======== Selected extract

Template DSL with MGrammar

I have been quiet for a few days mostly due to this new toy I have been playing with called MGrammar. I haven’t had this poor of sleep in quite a while. It is a tool you can use to create custom DSLs with (Domain Specific Languages). It is not to be confused with the M language, which is a specific DSL created using MGrammar. I think of M as being a general purpose DSL for defining a general domain while you can optionally create a more specific DSL for your specific domain with a little extra effort. Needless to say it has been fun to learn about and will be a handy new tool in my toolbox.
At first I was a little disappointed with it to be honest, after all it does seem like just another parser generator and I think that in reality it probably is just that. It has some interesting features though, in that instead of generating files it generates an object model in memory, it is .NET and it has a syntax that is actually comprehensible by mere mortals. There is one thing it is lacking though that left me a little disappointed and that is a clear way to translate your MGrammar nodes into another form. I will say that since I first started working with MGrammar I have learned that there is a complimentary tool called MSchema that you can use to translate your tree into concrete classes. It is helpful but not quite what I was hoping for. Frankly what I want is something that can create those concrete classes instead of just transmuting nodes into them.
So after thinking about it for a while I have concluded that this is a problem that only really needs to be solved once… not ironically with a special DSL. So I have begun working on a template DSL, which roughly translates into a general purpose language-agnostic programming language. Sounds weird I know but I have been thinking about it a lot and I don’t think it’s totally crazy.
So the idea is this, you create your custom DSL. The example they give us in the MGrammar source code is a “Song” DSL where you can create source code such as this:

– – – D
C C# F G
E E – D
A E – E
G F – E
When you parse this the result is a Tree structure of nodes with the note values in them, this then get’s translated into Console.Beep calls or Thread.Sleep calls to make some fun music. The process of the conversion in this example isn’t exactly pretty and certainly isn’t scalable. What would be nice though is to have this be translated into the creation of classes. In a lot of circumstances you would want exactly that, generated classes. You may also want this DSL translated into other forms such as SQL or, in this case, an image of the notes printed on staff paper but my template DSL will not solve those problems. Those are other DSLs waiting to happen.

================
======== Dataset excerpts

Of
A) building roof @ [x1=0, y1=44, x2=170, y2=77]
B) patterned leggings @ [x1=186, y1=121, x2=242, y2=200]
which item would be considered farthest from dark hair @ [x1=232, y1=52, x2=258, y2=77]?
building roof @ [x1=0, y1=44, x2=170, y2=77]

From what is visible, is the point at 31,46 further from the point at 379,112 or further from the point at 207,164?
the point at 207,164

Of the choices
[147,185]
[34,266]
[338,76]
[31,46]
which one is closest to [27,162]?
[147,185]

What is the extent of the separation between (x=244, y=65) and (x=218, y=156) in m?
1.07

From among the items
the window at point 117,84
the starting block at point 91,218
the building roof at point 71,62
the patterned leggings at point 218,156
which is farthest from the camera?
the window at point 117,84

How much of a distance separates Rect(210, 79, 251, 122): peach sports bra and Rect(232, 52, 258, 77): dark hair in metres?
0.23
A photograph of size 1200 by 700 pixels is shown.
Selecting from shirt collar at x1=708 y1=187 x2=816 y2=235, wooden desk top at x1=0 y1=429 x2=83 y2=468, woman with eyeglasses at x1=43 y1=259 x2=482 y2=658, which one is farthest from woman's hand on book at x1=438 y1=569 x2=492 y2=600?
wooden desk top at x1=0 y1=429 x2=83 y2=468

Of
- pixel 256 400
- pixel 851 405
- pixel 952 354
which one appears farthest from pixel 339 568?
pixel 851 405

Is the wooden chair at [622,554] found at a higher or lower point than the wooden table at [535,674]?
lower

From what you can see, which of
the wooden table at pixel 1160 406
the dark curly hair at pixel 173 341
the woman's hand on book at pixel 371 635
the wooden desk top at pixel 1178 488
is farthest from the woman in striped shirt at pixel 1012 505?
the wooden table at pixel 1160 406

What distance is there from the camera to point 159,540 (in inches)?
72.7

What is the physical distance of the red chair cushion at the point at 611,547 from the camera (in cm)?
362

================

*Work instructions*:
1. Answer these questions from the MGrammar text:
(a) What complementary tool can translate an MGrammar tree into concrete classes?
(b) What example DSL appears in the MGrammar source code?
(c) What calls are the parsed notes of that example translated into?
2. Resume the MGrammar text after its final sentence.

*Expected outputs*:
1.
(a) MSchema
(b) A "Song" DSL
(c) Console.Beep or Thread.Sleep calls

2.
But what I want is something that we can use to easily translate this DSL into real code. Here is an example of my prototype template DSL for this Song:

namespace MySong:
      import System
      import System.Collections.Generic
      template Main:
            return [|
            Song s = new Song()
            bars ${Bars}
            return s |]
      template Bars:
            return [|
            s.Bars.Add(new Bar {
                  note ${Bars.One},
                  note ${Bars.Two},
                  note ${Bars.Three},
                  note ${Bars.Four} }) |]
      template Note:
            return [| new Note(${Note.Value}) |]
Here I’m declaring three templates (which is a template itself declared in the framework) one is called Main. When compiling this file you will end up with a CodeDom object that defines a namespace, some imports and three classes inheriting from Template (MainTemplate, BarsTemplate and NoteTemplate). Each of these templates will implement a method that executes the body of the template. Code defined in ‘[| … |]’ blocks is itself building CodeDom objects.
So this DSL turns out to be a programming language in itself, not a very complicated one though and I don’t have to actually deal with the IL anywhere since its generating CodeDom objects. This language should be able to live side by side with any project type as well; the same templates can work for VB or C# or F# or whatever. It will be very simple in the sense that it will only implement CLS compliant features exposed by the CodeDom except for the meta-programming constructs (and of course non-cls compliant constructs such as “using” statements can themselves be templates).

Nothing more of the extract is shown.